-- CHALLENGE 1 --
Extract every line in the rows below that contains the word "covered".

This makes little to no sense to me. Julian has two main priorities in his life; his family and Emma. He will do anything to protect them, but ultimately his family comes first. This was well established in the last book and throughout this book. Julian would NEVER do anything that would end up hurting his siblings. If he had to choose between them and Emma, he would choose them in a second.
So why can’t Emma tell him about the curse? He isn’t going to throw away his family and say, “Screw it, I don’t care what happens. I still want to be with you.” He isn’t going to throw away everything that matters to him. He may want to find a cure or way out, but that does not mean that he will end up hurt. Julian loves Emma but he is sensible. He is smart and he thinks through his decisions. He won’t let the curse hurt his family, period.
I feel like this secret thing was put int place in order to create angst throughout this book. We go on this continued back and forth, Does she/he love me?, for hundred of pages. It wasn’t needed. This same feeling could have been conveyed better and more naturally if they both knew about the curse.

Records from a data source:
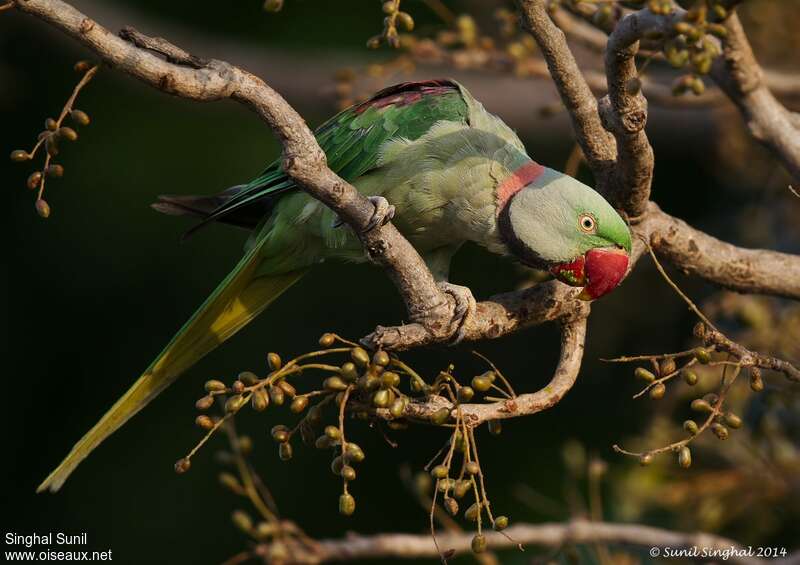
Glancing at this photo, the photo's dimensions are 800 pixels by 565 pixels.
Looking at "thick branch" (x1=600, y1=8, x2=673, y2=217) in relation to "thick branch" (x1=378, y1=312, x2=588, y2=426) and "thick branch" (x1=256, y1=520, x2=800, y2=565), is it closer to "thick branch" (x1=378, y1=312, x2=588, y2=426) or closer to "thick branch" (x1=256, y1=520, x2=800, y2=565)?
"thick branch" (x1=378, y1=312, x2=588, y2=426)

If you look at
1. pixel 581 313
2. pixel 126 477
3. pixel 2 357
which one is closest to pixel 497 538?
pixel 581 313

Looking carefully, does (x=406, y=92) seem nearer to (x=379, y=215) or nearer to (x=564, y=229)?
(x=564, y=229)

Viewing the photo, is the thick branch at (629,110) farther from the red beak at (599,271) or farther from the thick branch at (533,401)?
the thick branch at (533,401)

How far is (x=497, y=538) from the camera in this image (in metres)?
2.82

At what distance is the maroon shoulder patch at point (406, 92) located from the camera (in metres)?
3.12

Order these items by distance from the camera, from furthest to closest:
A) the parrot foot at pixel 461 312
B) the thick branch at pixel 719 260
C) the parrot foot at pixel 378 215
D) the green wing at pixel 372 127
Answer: the green wing at pixel 372 127
the thick branch at pixel 719 260
the parrot foot at pixel 461 312
the parrot foot at pixel 378 215

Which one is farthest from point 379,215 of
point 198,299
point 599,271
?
point 198,299

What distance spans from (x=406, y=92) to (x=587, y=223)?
0.85 meters

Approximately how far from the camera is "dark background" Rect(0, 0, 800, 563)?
5.09 meters

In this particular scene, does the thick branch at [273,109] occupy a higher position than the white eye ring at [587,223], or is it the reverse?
the thick branch at [273,109]

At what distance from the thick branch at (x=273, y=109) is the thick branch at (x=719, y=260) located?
0.69 m

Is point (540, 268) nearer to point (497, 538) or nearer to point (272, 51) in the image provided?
point (497, 538)

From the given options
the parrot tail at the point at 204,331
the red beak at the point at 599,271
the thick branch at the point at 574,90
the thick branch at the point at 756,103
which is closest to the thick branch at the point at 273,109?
the red beak at the point at 599,271

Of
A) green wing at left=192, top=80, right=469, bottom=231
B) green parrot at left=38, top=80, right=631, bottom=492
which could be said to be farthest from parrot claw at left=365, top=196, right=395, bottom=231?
green wing at left=192, top=80, right=469, bottom=231
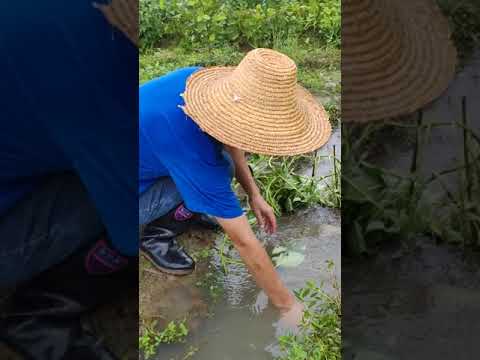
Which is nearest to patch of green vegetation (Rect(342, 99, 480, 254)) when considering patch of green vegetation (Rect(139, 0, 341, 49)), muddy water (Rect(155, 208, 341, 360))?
muddy water (Rect(155, 208, 341, 360))

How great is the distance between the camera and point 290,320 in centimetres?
185

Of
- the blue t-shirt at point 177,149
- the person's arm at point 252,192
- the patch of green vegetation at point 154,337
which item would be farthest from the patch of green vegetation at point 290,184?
the patch of green vegetation at point 154,337

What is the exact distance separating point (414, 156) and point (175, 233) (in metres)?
0.79

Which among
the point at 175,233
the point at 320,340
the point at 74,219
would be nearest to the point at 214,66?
the point at 175,233

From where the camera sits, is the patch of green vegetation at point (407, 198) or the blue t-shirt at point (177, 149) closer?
the blue t-shirt at point (177, 149)

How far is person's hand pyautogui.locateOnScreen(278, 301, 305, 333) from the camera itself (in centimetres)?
184

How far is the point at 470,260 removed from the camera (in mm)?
1958

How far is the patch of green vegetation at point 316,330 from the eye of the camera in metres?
1.81

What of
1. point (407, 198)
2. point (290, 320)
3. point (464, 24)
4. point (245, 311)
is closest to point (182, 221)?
point (245, 311)

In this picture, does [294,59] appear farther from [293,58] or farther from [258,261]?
[258,261]

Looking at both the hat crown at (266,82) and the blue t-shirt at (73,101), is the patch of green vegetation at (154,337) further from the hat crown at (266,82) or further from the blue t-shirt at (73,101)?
the hat crown at (266,82)

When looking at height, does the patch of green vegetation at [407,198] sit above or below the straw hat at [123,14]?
below

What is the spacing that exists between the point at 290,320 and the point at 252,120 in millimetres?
616

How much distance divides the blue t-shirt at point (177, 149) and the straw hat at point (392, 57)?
433mm
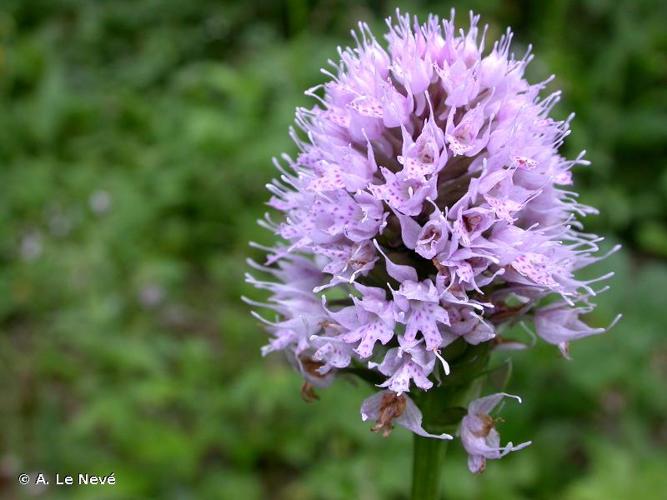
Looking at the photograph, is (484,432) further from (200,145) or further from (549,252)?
(200,145)

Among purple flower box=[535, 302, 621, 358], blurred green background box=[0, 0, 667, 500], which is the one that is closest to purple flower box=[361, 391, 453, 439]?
purple flower box=[535, 302, 621, 358]

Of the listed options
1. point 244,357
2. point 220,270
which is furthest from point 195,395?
point 220,270

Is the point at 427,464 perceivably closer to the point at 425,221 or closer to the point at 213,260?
the point at 425,221

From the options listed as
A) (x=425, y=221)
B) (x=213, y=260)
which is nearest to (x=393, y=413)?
(x=425, y=221)

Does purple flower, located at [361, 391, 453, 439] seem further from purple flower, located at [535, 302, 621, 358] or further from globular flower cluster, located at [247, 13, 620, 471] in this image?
purple flower, located at [535, 302, 621, 358]

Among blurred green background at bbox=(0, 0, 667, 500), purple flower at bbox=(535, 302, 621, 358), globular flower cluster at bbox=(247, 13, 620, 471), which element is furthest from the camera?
blurred green background at bbox=(0, 0, 667, 500)

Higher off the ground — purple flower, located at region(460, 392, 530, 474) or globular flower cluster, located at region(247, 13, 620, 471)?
globular flower cluster, located at region(247, 13, 620, 471)

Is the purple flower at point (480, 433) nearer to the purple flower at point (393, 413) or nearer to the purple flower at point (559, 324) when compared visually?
the purple flower at point (393, 413)
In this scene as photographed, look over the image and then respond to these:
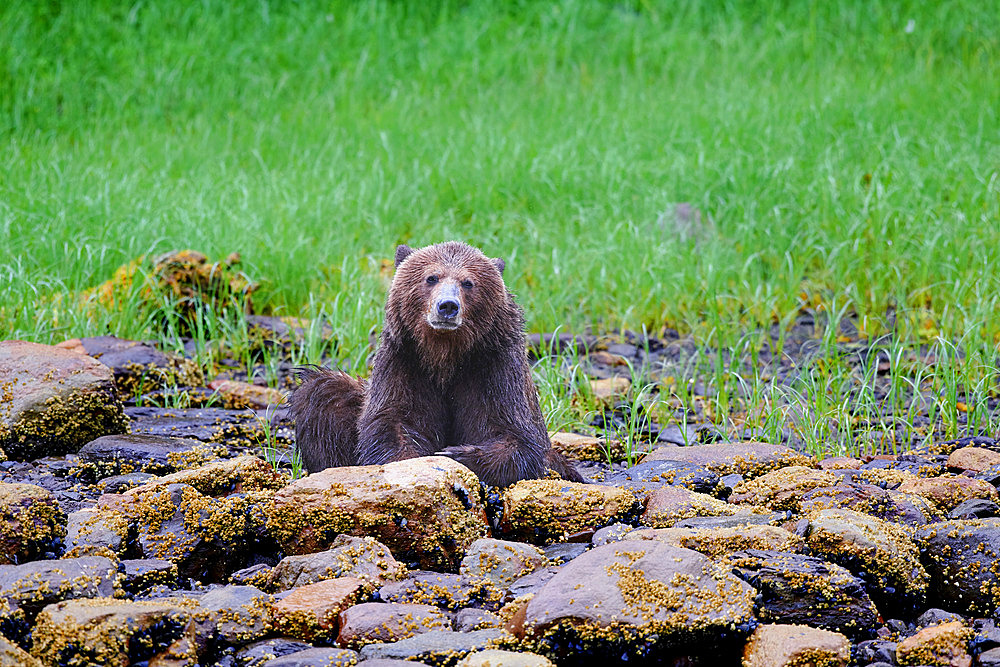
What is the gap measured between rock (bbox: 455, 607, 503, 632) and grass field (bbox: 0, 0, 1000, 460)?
3.02 m

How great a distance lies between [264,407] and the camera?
5.15 metres

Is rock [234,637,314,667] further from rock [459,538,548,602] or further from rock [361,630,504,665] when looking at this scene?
rock [459,538,548,602]

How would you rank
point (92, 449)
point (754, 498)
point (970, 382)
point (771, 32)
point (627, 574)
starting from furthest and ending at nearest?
point (771, 32) → point (970, 382) → point (92, 449) → point (754, 498) → point (627, 574)

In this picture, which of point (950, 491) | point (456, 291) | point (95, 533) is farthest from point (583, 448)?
point (95, 533)

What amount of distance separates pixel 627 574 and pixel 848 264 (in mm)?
4816

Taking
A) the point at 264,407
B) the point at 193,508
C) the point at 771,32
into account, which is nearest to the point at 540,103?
the point at 771,32

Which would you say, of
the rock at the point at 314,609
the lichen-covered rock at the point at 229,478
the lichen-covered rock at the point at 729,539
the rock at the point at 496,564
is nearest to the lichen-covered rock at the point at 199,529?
the lichen-covered rock at the point at 229,478

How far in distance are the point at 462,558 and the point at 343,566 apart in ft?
1.38

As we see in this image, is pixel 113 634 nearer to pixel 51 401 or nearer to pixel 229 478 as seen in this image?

-- CHALLENGE 2 --
Summarize the review above in two sentences.

-- WRITTEN SOLUTION 1 --
the lichen-covered rock at the point at 229,478
the lichen-covered rock at the point at 729,539
is nearest to the lichen-covered rock at the point at 199,529?
the lichen-covered rock at the point at 229,478

-- WRITTEN SOLUTION 2 --
The review argues that Julian, who loves Emma but always puts his family first, would never let the curse hurt his siblings, so there is no reason Emma cannot tell him about it. It says the secret seems meant to create angst through hundreds of pages of back-and-forth over whether each loves the other, and that the same feeling would have come across better and more naturally if both knew about the curse.